Yeah. Sorry, I was hesitant to post links at first before I vetted them.

It looks like “Curlie” is the official continuation of the DMOZ project:

https://curlie.org/

The other ones I was seeing, it turns out, are static mirrors of 2017 DMOZ.

ᴇᴍᴘᴇʀᴏʀ 帝@feddit.uk · 8 months ago

Thanks for that, a real blast from the past. I have a vague memory that I was an editor on the ODP or dmoz back in the day.

Sorry, I was hesitant to post links at first before I vetted them.

Yes, perhaps not coincidentally, I thought it best to ask for a human-curated link.

Michelle Hughes@a2mi.social · 8 months ago

@Emperor

Y’know, come to think of it, Wikipedia might be a better project to point to here. All the content on there is hand curated. When I’m interested in a subject, I usually go to wikipedia first instead of a search engine. Sometimes I am directed out to other websites from there.

I set up a quick keyword search so I can type “wp blah blah blah” into my url bar and it searches wikipedia.

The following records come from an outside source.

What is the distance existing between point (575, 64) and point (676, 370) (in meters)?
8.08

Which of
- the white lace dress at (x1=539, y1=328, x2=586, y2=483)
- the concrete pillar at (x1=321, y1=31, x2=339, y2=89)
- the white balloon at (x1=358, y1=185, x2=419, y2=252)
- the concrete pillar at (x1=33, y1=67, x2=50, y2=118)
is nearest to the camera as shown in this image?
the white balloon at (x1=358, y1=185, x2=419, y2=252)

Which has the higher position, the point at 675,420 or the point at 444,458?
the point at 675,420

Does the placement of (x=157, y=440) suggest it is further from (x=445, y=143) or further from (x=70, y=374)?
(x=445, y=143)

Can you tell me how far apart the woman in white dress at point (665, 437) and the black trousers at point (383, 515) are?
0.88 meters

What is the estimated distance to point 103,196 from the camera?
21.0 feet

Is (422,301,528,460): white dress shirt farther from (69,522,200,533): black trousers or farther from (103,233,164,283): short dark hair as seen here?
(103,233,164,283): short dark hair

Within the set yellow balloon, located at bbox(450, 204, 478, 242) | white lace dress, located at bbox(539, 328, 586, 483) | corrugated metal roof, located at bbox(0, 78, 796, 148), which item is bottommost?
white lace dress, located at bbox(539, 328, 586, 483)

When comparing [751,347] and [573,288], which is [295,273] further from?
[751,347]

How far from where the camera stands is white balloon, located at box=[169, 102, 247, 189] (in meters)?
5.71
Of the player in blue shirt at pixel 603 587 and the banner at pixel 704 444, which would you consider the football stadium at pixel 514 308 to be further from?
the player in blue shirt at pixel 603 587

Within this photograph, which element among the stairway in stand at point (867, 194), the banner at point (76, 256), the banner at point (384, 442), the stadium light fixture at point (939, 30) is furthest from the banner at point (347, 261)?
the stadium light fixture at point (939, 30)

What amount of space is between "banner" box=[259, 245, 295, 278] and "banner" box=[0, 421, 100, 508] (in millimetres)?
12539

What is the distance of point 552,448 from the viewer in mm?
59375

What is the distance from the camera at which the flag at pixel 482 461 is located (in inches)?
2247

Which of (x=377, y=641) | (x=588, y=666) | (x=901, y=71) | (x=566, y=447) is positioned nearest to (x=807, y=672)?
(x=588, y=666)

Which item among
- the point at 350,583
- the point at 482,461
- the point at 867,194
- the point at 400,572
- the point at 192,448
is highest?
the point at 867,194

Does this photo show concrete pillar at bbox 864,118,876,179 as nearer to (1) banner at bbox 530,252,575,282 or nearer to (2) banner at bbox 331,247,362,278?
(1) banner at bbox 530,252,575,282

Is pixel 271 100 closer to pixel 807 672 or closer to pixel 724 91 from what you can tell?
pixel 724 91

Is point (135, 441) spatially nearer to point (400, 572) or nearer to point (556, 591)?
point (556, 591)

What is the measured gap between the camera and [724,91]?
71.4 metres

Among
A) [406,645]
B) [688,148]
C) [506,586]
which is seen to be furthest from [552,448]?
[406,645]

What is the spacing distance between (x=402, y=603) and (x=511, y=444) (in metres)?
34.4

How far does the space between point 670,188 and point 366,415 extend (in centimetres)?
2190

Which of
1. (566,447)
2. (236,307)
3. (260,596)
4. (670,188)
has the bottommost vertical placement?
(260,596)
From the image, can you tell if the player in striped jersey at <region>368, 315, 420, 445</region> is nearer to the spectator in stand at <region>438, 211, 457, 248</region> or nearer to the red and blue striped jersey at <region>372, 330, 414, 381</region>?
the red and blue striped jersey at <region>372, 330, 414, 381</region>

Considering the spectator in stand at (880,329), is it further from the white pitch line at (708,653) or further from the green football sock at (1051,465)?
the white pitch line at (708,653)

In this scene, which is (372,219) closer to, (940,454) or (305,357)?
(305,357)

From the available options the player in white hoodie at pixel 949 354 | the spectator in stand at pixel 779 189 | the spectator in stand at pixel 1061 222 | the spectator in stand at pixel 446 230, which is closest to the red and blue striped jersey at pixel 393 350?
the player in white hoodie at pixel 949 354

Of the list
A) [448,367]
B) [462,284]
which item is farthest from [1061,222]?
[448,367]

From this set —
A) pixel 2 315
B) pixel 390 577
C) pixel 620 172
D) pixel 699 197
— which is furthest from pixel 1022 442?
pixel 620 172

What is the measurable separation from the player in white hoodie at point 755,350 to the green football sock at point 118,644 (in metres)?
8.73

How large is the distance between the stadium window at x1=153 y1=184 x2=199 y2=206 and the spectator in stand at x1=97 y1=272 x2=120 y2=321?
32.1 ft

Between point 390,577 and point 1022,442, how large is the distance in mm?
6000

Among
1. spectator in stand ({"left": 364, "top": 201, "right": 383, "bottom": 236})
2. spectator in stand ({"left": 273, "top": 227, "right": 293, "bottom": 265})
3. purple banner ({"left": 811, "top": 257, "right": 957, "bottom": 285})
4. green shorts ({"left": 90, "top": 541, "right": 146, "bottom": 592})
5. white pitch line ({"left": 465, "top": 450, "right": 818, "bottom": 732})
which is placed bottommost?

https://support.mozilla.org/en-US/kb/how-search-from-address-bar?redirectslug=Smart+keywords&redirectlocale=en-US

Mei Lin@rubber.social · 8 months ago

@ajsadauskas @degoogle
I’ve already seen new webrings forming.

Or maybe that was old webrings updating?

ᴇᴍᴘᴇʀᴏʀ 帝@feddit.uk · 8 months ago

Yeah, I was just looking at a webring and thinking “these still have a use”. They could definitely help with discoverablity on a broad front. I help Admin feddit.uk and had pondered reaching out to other British Fediverse services to make a Britiverse. However, how to hold it all together and navigate between them was proving tricky or clunky until I was looking at the webring and thought “FedRing”. Now that could work.

photonic_sorcerer@lemmy.dbzer0.com · 8 months ago

What’s to say we won’t have AI-curated lists and directories? That way we don’t have to deal with link rot and the like. I think the issue is the algorithms used for search. We need better ones, better AI, not more frivolous human labor.

happyborg@fosstodon.org · 8 months ago

@ajsadauskas
I agree we need better and remember the early days well. Before indexes we passed URLs, in fact just IP addresses of servers we’d visit to see what was there, and that was often a directory of documents, papers etc. It filled us with awe, but let’s not dial back that far!

Another improvement will be #LocalLLMs both for privacy and personalised settings. Much of the garbage now is in service of keeping us searching rather than finding what we want.
@degoogle

Alexander Hay@mastodon.social · 8 months ago

@ajsadauskas @degoogle Curation is elation.

AK Ritter@fluffs.au · 8 months ago

@ajsadauskas @degoogle I’ve been thinking back to the days of web rings and reciprocal links back when people had their own websites to add links too. I have been wanting to go back to that mode as well.

ᴇᴍᴘᴇʀᴏʀ 帝@feddit.uk · 8 months ago

Indeed. As I mentioned below, something like a webring (a FedRing) might be the solution to something I was pondering.

It is increasingly clear to me that a lot of directions Web 1.0 was evolving in were diverted or just killed off by Big Tech’s landgrab which built walled gardens. I see the Fediverse as a return to the idea of blogs (micro and macro), forums, etc but in a more natural progression to interoperability. This still isn’t perfect and there may be other early web ideas, like webrings, that improve discoverablity.